• _Job_: Repeat verbatim each line from the line with "Which, (371,217) or" to the end of the entries. Pictures do not belong in the copy.

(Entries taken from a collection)
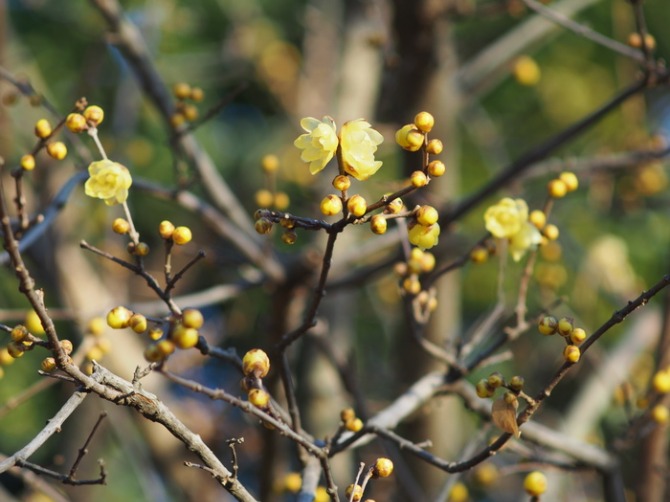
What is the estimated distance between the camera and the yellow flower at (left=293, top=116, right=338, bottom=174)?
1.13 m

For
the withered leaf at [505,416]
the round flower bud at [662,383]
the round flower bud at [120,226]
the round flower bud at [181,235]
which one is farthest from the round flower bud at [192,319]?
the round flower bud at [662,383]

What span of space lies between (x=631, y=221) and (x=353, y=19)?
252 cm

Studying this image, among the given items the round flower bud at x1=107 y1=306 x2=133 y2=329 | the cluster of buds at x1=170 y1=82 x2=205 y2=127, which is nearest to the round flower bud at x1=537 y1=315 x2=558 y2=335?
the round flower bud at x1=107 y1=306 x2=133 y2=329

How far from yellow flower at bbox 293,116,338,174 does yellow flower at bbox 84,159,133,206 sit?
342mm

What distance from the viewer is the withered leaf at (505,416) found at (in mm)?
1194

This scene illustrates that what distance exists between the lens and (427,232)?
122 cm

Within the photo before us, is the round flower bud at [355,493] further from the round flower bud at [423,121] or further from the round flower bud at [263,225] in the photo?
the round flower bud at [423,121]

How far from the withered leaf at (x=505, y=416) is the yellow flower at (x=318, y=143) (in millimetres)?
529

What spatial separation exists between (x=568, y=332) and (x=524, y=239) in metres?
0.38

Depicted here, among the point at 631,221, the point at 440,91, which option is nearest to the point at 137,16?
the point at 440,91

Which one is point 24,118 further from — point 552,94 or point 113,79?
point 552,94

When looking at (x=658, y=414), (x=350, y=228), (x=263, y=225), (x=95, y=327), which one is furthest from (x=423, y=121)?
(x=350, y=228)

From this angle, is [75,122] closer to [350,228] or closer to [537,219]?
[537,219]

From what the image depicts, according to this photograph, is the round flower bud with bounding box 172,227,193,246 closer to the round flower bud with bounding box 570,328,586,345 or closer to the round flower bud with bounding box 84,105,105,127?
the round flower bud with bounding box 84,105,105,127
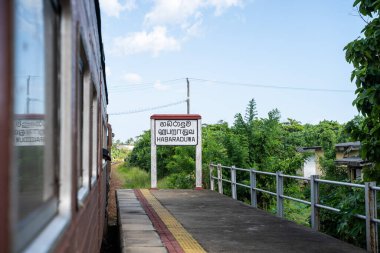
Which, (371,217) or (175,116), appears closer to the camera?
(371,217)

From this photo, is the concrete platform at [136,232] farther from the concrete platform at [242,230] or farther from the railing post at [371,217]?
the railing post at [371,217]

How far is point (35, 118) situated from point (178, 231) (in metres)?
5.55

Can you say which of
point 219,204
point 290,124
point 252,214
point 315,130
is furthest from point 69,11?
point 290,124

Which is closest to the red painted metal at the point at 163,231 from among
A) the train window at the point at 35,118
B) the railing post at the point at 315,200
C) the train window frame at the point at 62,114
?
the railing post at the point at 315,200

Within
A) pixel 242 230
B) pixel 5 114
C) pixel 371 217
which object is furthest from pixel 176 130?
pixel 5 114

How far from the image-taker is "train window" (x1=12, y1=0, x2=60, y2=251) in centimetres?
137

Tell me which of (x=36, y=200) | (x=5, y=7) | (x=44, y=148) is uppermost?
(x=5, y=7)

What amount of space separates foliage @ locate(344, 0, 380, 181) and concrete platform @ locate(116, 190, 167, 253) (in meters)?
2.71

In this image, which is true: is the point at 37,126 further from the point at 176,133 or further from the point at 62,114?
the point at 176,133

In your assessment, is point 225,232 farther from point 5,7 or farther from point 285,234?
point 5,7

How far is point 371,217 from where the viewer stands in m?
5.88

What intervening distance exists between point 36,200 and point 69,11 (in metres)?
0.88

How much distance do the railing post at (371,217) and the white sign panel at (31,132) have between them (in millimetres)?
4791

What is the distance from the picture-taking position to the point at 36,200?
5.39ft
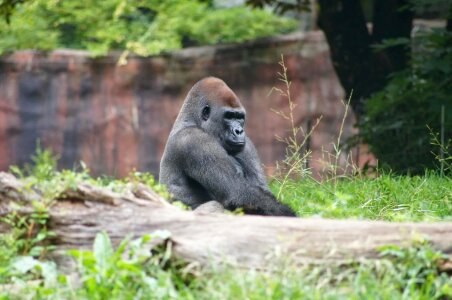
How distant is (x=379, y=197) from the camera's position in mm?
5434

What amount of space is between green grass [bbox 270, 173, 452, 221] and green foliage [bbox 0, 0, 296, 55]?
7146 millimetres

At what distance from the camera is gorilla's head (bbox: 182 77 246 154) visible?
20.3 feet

• _Result of this task_:
Which, (371,217) or (175,116), appears closer to the camera?
(371,217)

From this photo, is the concrete platform at [136,232] farther from the concrete platform at [242,230] or farther from the railing post at [371,217]?
the railing post at [371,217]

How far is point (35, 118) situated from point (178, 231) (in metres)?
5.55

Can you say which of
point 219,204
point 290,124
point 252,214
point 315,130
is furthest from point 69,11?
point 290,124

Which is closest to the red painted metal at the point at 163,231 from among
A) the train window at the point at 35,118
B) the railing post at the point at 315,200
C) the train window frame at the point at 62,114
?
the railing post at the point at 315,200

Within
A) pixel 242 230
B) pixel 5 114
C) pixel 371 217
which object is furthest from pixel 176 130?
pixel 5 114

How far from the image-taker is "train window" (x1=12, y1=0, x2=60, y2=251) in centimetres?
137

Tell me which of (x=36, y=200) | (x=5, y=7) | (x=44, y=148) is uppermost?
(x=5, y=7)

What amount of space separates foliage @ locate(344, 0, 380, 181) and concrete platform @ locate(116, 190, 167, 253) (in meters)?
2.71

In this image, which is true: is the point at 37,126 further from the point at 176,133 or further from the point at 62,114?
the point at 176,133

In your assessment, is point 225,232 farther from point 5,7 or farther from point 285,234?
point 5,7

How far is point 371,217 from where the viewer stands in m?
5.88

What intervening distance exists between point 36,200 and point 69,11 (in metres)?
0.88

How much distance do the railing post at (371,217) and the white sign panel at (31,132) have between them (in millimetres)?
4791

What is the distance from the picture-taking position to the point at 36,200?
5.39ft
How distant is (x=379, y=197) from the camera's position in mm?
5434

What amount of space is between green grass [bbox 270, 173, 452, 221] and green foliage [bbox 0, 0, 296, 55]?
7146 millimetres

At what distance from the camera is gorilla's head (bbox: 182 77 246 154) visible?
20.3 feet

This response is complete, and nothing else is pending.